479 00:54:40.500 ⇒ 00:54:49.399 Emily Giant: to suborders with lots, it wouldn’t return it, but I think it’s because, forced upgrades don’t pull an inventory number ID
480 00:54:50.220 ⇒ 00:54:56.210 Emily Giant: in… that initial transaction line model. So, for example.
481 00:54:57.000 ⇒ 00:55:04.630 Emily Giant: I couldn’t figure out… and then the join downstream is on inventory number ID, so I narrowed it down to, like, okay, it’s because that is blank.
482 00:55:04.970 ⇒ 00:55:11.969 Emily Giant: So… In that model, if I… Do a left join.
483 00:55:13.070 ⇒ 00:55:18.889 Emily Giant: to… Here, so this is what suborder inventory…
484 00:55:19.030 ⇒ 00:55:36.259 Emily Giant: like, adding the lot, adding the, like, inventory unit detail used to be this, but I’m just, like, doing some logic for forced upgrades before it goes on to that model. If I do a coalesce with the inventory number ID, which I know it’s joined on the transaction line.
485 00:55:36.910 ⇒ 00:55:44.439 Emily Giant: and the transaction line ID. This is always present for the forced upgrade, so I’m thinking that, like, if I can fill in the inventory number ID from that.
486 00:55:44.560 ⇒ 00:55:46.139 Emily Giant: It will solve the problem.

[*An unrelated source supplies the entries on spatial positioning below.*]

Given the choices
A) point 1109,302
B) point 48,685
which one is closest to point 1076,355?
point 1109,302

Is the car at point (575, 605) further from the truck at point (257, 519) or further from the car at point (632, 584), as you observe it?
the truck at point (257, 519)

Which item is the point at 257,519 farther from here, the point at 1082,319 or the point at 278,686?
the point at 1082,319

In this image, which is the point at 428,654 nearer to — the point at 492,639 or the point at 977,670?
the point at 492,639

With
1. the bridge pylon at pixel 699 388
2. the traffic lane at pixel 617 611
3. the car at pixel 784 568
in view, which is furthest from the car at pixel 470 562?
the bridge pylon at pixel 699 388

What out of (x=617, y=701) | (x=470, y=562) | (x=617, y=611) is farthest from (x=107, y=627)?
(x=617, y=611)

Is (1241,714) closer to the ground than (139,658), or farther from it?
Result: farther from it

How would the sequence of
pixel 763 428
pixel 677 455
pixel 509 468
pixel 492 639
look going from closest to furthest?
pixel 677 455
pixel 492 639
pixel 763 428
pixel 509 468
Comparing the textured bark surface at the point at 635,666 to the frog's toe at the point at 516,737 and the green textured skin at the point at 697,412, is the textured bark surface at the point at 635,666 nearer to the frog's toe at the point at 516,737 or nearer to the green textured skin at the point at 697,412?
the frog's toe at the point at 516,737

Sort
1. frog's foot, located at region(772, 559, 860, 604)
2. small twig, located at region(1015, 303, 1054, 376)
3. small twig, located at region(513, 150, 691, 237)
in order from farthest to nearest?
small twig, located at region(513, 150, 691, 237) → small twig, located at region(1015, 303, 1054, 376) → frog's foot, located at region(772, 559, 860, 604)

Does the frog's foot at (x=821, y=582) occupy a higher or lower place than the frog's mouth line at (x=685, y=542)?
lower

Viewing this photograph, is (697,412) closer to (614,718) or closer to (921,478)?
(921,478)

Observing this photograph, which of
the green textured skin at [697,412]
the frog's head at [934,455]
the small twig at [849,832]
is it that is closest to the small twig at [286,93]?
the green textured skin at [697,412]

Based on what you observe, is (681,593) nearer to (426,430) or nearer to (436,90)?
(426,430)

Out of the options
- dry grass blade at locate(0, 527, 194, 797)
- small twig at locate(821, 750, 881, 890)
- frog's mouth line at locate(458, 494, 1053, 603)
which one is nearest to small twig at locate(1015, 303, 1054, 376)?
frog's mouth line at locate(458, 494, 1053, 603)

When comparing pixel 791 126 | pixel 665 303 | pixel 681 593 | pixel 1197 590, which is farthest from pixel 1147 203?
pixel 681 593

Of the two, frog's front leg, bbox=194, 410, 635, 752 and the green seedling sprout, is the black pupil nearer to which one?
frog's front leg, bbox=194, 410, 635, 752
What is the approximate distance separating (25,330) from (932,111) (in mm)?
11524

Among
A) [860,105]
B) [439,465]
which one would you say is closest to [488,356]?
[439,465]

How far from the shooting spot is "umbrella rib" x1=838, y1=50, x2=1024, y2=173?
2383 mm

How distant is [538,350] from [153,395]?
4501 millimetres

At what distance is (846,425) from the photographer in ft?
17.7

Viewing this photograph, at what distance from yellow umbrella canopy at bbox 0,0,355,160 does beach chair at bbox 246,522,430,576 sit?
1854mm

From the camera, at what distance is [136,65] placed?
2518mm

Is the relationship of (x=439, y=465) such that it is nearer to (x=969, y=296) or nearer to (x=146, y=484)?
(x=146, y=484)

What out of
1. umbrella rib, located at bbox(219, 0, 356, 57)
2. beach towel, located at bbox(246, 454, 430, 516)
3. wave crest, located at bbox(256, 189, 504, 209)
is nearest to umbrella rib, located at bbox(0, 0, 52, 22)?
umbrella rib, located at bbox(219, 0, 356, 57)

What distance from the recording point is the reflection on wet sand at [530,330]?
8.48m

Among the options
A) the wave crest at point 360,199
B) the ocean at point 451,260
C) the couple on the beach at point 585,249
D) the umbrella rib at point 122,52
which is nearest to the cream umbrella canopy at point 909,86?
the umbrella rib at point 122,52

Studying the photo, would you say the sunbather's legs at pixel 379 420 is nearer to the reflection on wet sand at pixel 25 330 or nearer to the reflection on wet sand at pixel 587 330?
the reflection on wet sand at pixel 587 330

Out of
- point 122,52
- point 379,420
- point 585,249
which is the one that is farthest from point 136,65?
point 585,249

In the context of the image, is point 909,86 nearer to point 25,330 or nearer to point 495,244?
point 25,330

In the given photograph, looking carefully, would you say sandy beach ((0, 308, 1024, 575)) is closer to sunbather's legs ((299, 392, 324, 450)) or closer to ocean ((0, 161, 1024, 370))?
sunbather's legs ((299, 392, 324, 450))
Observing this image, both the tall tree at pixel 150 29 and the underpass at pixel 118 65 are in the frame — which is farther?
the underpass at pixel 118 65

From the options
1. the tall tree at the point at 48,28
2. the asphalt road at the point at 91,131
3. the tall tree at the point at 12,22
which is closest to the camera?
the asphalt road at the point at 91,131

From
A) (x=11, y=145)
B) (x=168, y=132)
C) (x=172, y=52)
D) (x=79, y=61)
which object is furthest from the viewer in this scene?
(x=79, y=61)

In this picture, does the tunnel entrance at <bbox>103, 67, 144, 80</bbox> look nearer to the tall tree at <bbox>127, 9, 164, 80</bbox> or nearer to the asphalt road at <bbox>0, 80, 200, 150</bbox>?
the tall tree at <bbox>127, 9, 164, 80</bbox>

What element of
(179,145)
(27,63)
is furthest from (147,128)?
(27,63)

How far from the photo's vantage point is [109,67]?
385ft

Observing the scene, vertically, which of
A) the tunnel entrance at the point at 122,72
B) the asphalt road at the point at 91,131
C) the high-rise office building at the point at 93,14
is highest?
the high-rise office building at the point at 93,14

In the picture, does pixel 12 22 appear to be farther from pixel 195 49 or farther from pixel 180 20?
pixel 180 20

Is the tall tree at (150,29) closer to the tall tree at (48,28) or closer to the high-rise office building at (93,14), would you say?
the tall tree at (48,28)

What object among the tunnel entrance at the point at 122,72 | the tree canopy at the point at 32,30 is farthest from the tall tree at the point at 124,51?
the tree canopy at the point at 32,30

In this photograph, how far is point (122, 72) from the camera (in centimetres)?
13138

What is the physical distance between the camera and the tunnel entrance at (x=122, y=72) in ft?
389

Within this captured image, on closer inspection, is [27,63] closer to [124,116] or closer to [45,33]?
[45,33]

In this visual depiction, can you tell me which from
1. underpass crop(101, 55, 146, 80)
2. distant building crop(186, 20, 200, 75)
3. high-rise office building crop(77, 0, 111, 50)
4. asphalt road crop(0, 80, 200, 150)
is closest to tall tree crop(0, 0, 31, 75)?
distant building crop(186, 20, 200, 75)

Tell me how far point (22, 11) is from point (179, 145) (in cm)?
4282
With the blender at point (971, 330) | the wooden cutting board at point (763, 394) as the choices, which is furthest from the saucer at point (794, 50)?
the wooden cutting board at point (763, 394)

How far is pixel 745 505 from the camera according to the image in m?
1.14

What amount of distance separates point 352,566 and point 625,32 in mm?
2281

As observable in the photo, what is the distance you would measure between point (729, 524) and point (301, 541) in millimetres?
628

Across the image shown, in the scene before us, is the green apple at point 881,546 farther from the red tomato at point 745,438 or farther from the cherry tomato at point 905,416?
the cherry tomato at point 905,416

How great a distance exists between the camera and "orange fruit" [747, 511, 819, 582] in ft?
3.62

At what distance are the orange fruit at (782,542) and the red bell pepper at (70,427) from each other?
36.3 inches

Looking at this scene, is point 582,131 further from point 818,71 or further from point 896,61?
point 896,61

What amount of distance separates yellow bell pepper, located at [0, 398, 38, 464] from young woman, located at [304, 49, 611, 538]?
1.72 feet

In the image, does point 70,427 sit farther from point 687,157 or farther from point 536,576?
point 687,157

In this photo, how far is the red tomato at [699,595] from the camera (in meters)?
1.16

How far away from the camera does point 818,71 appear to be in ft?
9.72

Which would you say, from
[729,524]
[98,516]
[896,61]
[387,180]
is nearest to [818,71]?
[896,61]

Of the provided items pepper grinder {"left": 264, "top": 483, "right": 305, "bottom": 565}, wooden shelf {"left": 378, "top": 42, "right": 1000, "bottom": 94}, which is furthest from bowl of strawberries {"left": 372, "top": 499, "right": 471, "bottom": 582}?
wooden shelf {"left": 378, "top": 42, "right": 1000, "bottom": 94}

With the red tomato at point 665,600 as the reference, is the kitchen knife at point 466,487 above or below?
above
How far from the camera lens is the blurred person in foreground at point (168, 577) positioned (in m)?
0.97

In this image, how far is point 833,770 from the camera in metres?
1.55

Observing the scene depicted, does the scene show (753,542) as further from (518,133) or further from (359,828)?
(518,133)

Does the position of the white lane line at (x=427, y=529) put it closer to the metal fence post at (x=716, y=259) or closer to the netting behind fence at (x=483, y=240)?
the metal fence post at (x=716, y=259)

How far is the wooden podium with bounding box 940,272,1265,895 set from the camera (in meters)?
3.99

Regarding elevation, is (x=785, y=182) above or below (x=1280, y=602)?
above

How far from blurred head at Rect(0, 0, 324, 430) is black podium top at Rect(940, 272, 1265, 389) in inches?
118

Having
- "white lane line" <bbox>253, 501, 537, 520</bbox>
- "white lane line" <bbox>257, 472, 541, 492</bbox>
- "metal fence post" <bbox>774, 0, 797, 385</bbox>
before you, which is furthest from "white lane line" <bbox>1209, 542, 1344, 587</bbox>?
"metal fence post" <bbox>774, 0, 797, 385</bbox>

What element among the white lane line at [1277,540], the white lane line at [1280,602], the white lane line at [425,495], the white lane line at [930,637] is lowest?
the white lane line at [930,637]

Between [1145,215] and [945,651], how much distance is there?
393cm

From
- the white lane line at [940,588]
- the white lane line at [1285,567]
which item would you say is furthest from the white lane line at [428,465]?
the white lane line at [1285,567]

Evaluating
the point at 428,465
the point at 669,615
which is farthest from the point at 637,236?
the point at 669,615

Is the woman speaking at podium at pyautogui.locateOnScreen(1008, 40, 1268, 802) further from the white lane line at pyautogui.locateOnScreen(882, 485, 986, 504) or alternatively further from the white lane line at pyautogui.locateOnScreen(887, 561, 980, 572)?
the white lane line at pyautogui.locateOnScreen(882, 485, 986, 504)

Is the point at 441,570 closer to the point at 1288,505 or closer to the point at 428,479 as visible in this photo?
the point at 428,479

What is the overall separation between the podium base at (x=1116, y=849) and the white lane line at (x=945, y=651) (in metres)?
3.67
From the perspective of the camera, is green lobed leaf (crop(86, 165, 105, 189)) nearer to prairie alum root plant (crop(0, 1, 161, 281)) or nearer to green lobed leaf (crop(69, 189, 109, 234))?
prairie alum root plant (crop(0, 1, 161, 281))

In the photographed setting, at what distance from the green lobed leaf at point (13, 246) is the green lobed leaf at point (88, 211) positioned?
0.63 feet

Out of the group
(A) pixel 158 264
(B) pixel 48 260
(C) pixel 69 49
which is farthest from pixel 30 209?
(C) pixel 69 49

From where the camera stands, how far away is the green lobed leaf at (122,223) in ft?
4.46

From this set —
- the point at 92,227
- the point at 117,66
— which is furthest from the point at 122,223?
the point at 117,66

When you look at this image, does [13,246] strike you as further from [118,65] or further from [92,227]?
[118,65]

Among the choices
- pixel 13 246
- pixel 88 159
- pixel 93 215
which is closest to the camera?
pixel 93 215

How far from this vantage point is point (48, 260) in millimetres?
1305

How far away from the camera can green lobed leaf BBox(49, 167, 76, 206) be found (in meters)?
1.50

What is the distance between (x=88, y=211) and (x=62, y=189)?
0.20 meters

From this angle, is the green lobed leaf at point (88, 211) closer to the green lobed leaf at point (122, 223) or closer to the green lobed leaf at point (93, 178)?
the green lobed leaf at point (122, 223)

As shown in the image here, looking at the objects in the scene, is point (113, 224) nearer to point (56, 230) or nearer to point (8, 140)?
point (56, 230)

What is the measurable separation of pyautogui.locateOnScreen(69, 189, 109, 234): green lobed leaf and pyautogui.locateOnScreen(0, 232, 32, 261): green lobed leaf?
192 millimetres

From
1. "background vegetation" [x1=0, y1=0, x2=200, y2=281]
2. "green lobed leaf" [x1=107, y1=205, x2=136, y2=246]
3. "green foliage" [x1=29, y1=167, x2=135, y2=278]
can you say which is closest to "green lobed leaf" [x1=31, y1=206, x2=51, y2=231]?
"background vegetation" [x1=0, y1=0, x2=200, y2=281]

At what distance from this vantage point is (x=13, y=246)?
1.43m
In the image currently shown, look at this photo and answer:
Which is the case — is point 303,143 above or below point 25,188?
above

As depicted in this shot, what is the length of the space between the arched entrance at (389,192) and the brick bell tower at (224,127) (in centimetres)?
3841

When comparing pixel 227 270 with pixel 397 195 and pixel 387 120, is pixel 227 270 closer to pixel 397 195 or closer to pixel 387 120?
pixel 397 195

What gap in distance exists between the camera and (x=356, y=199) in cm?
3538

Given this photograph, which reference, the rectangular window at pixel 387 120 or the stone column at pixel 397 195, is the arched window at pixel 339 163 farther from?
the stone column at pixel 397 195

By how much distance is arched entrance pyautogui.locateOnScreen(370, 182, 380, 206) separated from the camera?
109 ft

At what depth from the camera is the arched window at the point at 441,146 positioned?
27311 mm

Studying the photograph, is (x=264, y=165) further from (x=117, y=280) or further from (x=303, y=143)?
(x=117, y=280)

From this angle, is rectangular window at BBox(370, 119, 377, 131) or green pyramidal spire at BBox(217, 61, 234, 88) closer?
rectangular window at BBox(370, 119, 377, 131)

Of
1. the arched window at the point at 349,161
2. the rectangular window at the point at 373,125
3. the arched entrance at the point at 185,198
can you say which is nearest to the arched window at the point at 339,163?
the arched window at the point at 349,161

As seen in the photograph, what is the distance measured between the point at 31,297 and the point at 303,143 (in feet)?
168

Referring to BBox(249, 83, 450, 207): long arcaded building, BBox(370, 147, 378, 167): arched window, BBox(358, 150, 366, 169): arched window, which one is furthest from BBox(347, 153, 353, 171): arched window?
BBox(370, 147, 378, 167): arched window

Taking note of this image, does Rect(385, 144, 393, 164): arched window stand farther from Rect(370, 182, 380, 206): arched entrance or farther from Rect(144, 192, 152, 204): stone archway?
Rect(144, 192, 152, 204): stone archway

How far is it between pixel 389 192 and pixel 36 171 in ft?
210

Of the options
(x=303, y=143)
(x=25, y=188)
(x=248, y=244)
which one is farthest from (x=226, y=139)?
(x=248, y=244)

487 00:55:46.490 ⇒ 00:55:51.530 Emily Giant: But, just wanted to brief you on that. That’s why I said, like, don’t deploy this when I accidentally…
488 00:55:52.040 ⇒ 00:55:55.150 Emily Giant: submitted that PR on Friday, that’s what it was.
489 00:55:55.710 ⇒ 00:56:00.620 Demilade Agboola: Okay, but in that case, would the inventory not be… So the transaction…
490 00:56:00.880 ⇒ 00:56:05.159 Demilade Agboola: ID will be seen in the lot, though, so transaction and the…
491 00:56:06.280 ⇒ 00:56:10.469 Demilade Agboola: Can you go back? I can’t remember the other. Transaction line.
492 00:56:11.890 ⇒ 00:56:15.419 Demilade Agboola: This is the join to inventory assignment, which will give it.
493 00:56:15.810 ⇒ 00:56:24.480 Emily Giant: an inventory number ID in the event that it doesn’t exist in the transaction line model already. And prior to
494 00:56:25.630 ⇒ 00:56:33.359 Emily Giant: this morning, I hadn’t added this, because I didn’t realize the reason it wasn’t populating downstream was because this was missing.
495 00:56:33.800 ⇒ 00:56:42.089 Demilade Agboola: Okay, alright. Just a heads up, just… it would be helpful to do, like, a count of rows prior and a count of rows after.
496 00:56:42.440 ⇒ 00:56:43.020 Demilade Agboola: the joint.
497 00:56:43.020 ⇒ 00:56:43.979 Emily Giant: Yeah, that makes sense.
498 00:56:44.300 ⇒ 00:56:49.640 Demilade Agboola: Like, you don’t… the numbers don’t change in a drastic manner, in any manner, to be honest.
499 00:56:50.170 ⇒ 00:56:50.820 Emily Giant: Yeah.
500 00:56:51.010 ⇒ 00:56:52.360 Emily Giant: Let me add that.
501 00:56:52.790 ⇒ 00:56:53.570 Emily Giant: Huh.
502 00:56:54.670 ⇒ 00:56:57.420 Emily Giant: count of… Rows.
503 00:56:57.530 ⇒ 00:56:59.740 Emily Giant: Prior to this model existing.
504 00:57:02.880 ⇒ 00:57:04.029 Emily Giant: Okay, cool.
505 00:57:04.730 ⇒ 00:57:10.010 Emily Giant: I will add that… I’ll do some QA on that before resubmitting.
506 00:57:10.010 ⇒ 00:57:11.330 Demilade Agboola: Alright, sounds good.
507 00:57:11.330 ⇒ 00:57:13.430 Emily Giant: Alright, cool. Thanks, everybody!
508 00:57:13.890 ⇒ 00:57:14.680 pk.arthur: cute.
509 00:57:14.680 ⇒ 00:57:16.070 Emily Giant: Alright, talk to you later.
510 00:57:16.240 ⇒ 00:57:17.059 pk.arthur: Bye, guys.